Implements direct vectorization for im2col, and completes the support for padding on the im2col op. The padding attributes are used to compute the read mask when vectorizing. In the old path, we would have separate padding on the input and the result of the im2col, and we try to compose those pads into a single masked read. This is fragile and difficult for cases where the im2col result dims don't map well to the input dims. With this direct vectorization approach, we can compute the mask based on the input and result padding simultaneously. This will make flattening of the spatial dimensions of convolutions possible.
Performance results:
These runs were taken on different commits, but they are functionally the same (just some cleanup differences). I am only able to reproduce 3 of the regressions locally, and most of the improvers (~35 of them with 10-40% speedup) are real. There seems to have been some noise in the runs, but overall there is a good perf improvement.

########################################

> _Task description_
Retype the passage on im2col vectorization from "Implements direct vectorization" up to and including "of convolutions possible.". None of the lines are needed for this work.

> _Provided data_
########################################

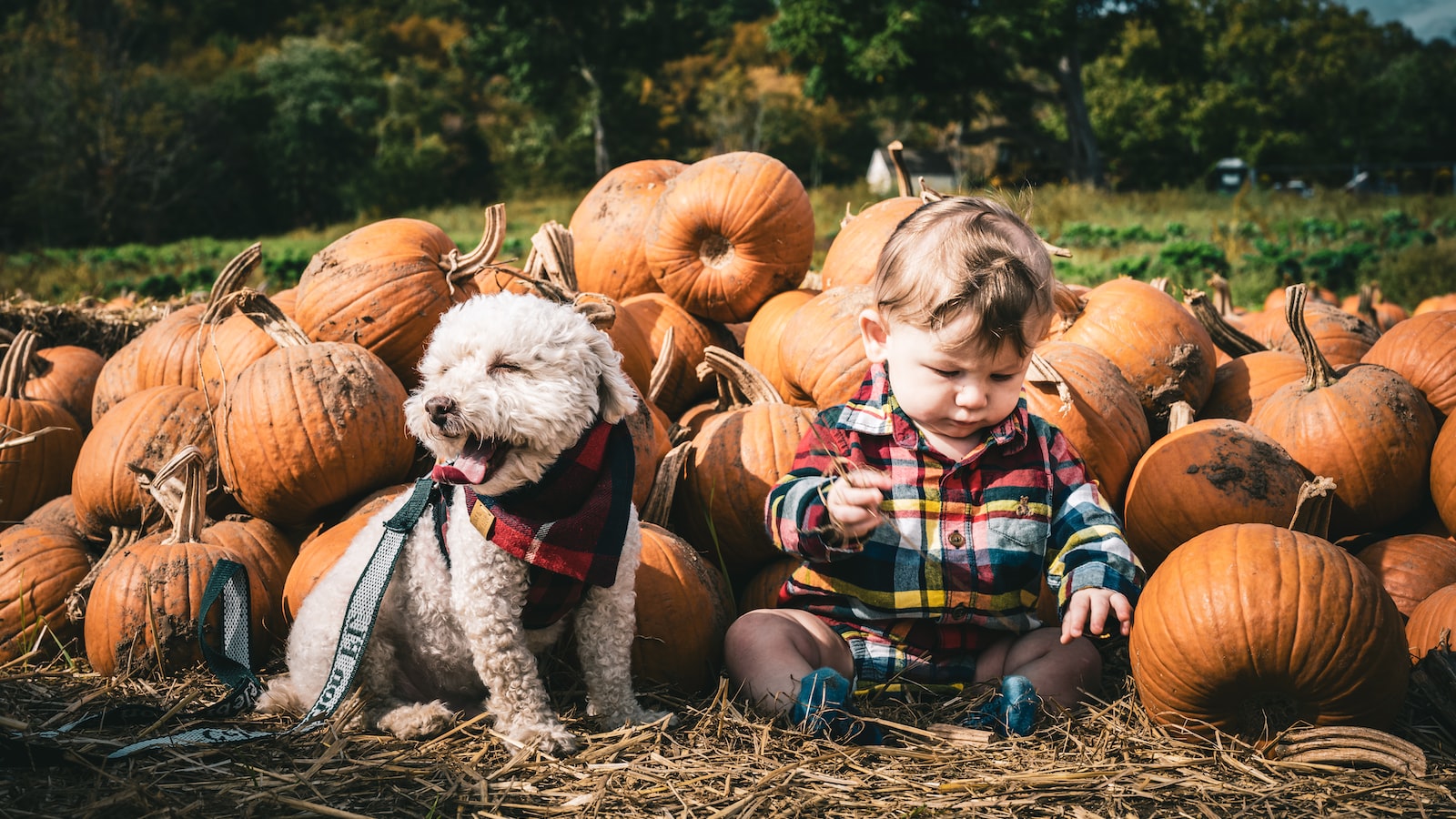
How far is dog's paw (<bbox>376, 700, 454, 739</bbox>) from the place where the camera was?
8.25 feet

########################################

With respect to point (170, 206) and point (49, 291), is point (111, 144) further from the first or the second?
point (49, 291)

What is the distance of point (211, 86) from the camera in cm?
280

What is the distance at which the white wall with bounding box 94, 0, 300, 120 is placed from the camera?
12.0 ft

########################################

> _Solved problem_
Implements direct vectorization for im2col, and completes the support for padding on the im2col op. The padding attributes are used to compute the read mask when vectorizing. In the old path, we would have separate padding on the input and the result of the im2col, and we try to compose those pads into a single masked read. This is fragile and difficult for cases where the im2col result dims don't map well to the input dims. With this direct vectorization approach, we can compute the mask based on the input and result padding simultaneously. This will make flattening of the spatial dimensions of convolutions possible.